A French court on Friday halted sales of two pesticides made by US chemicals giant Dow after an environmental group raised fears that the substances could be harmful to bees.

The two products, Transform and Closer, are authorised for sale in 41 countries including the United States, Canada and South Africa, according to Dow.

French health authorities gave the pesticides the green light in September, but this has been suspended following the decision Friday by a court in the southern city of Nice pending a further ruling on their legality.

Fears have been growing globally in recent years over the health of bees, which help pollinate 90 percent of major crops.

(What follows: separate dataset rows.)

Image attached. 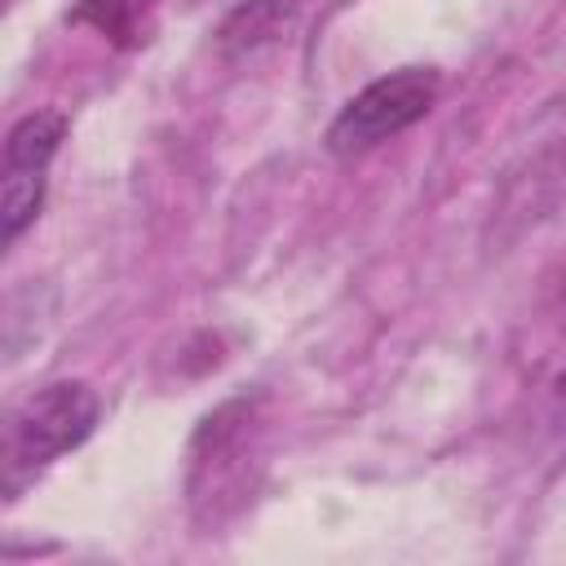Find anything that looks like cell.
Instances as JSON below:
<instances>
[{
	"mask_svg": "<svg viewBox=\"0 0 566 566\" xmlns=\"http://www.w3.org/2000/svg\"><path fill=\"white\" fill-rule=\"evenodd\" d=\"M13 4H18V0H9V9H13Z\"/></svg>",
	"mask_w": 566,
	"mask_h": 566,
	"instance_id": "cell-7",
	"label": "cell"
},
{
	"mask_svg": "<svg viewBox=\"0 0 566 566\" xmlns=\"http://www.w3.org/2000/svg\"><path fill=\"white\" fill-rule=\"evenodd\" d=\"M66 137L62 111H31L9 128L4 142V172H0V226L4 243H13L44 208L49 164Z\"/></svg>",
	"mask_w": 566,
	"mask_h": 566,
	"instance_id": "cell-4",
	"label": "cell"
},
{
	"mask_svg": "<svg viewBox=\"0 0 566 566\" xmlns=\"http://www.w3.org/2000/svg\"><path fill=\"white\" fill-rule=\"evenodd\" d=\"M305 0H239L221 27H217V44L226 57H243V53H256L265 49L270 40H279L296 13H301Z\"/></svg>",
	"mask_w": 566,
	"mask_h": 566,
	"instance_id": "cell-5",
	"label": "cell"
},
{
	"mask_svg": "<svg viewBox=\"0 0 566 566\" xmlns=\"http://www.w3.org/2000/svg\"><path fill=\"white\" fill-rule=\"evenodd\" d=\"M438 88H442V80L433 66H402V71L371 80L327 124V137H323L327 150L349 159V155H363L389 137H398L402 128H411L416 119H424L433 111Z\"/></svg>",
	"mask_w": 566,
	"mask_h": 566,
	"instance_id": "cell-3",
	"label": "cell"
},
{
	"mask_svg": "<svg viewBox=\"0 0 566 566\" xmlns=\"http://www.w3.org/2000/svg\"><path fill=\"white\" fill-rule=\"evenodd\" d=\"M102 420V398L88 380H53L27 394L4 420V500H18L35 478H44L66 451L84 447Z\"/></svg>",
	"mask_w": 566,
	"mask_h": 566,
	"instance_id": "cell-1",
	"label": "cell"
},
{
	"mask_svg": "<svg viewBox=\"0 0 566 566\" xmlns=\"http://www.w3.org/2000/svg\"><path fill=\"white\" fill-rule=\"evenodd\" d=\"M261 455V402L239 394L208 411L190 438L186 495L199 526L226 522L252 491V469Z\"/></svg>",
	"mask_w": 566,
	"mask_h": 566,
	"instance_id": "cell-2",
	"label": "cell"
},
{
	"mask_svg": "<svg viewBox=\"0 0 566 566\" xmlns=\"http://www.w3.org/2000/svg\"><path fill=\"white\" fill-rule=\"evenodd\" d=\"M150 13H155V0H80L71 18L93 27L119 49H137L150 35Z\"/></svg>",
	"mask_w": 566,
	"mask_h": 566,
	"instance_id": "cell-6",
	"label": "cell"
}]
</instances>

Large numbers are dying from "colony collapse disorder", a mysterious scourge blamed on mites, pesticides, virus, fungus, or some combination of these factors.

The United Nations warned last year that 40 percent of invertebrate pollinators -- particularly bees and butterflies -- risk global extinction.

Both Dow and French health agency ANSES. which approved the pesticides, have two weeks to appeal Friday's decision.

Designed for agricultural use, the sprays are intended to kill aphids and other bugs that attack plants.

But French environmental group Generations Futures charged that the active ingredient, sulfoxaflor, was a type of neonicotinoid -- a pesticide that has been partially banned in the EU since 2013.

A study published in the journal Science in October found that 75 percent of the world's honey contained traces of neonicotinoids, which act as nerve agents on bees.

Dow insisted in court that its active ingredient was not a neonicotinoid, insisting the chemical was "more respectful to biodiversity".

But judge Didier Sabroux said it was better to err on the side of caution "while uncertainties remain", adding farmers might ignore instructions to use it only sparingly.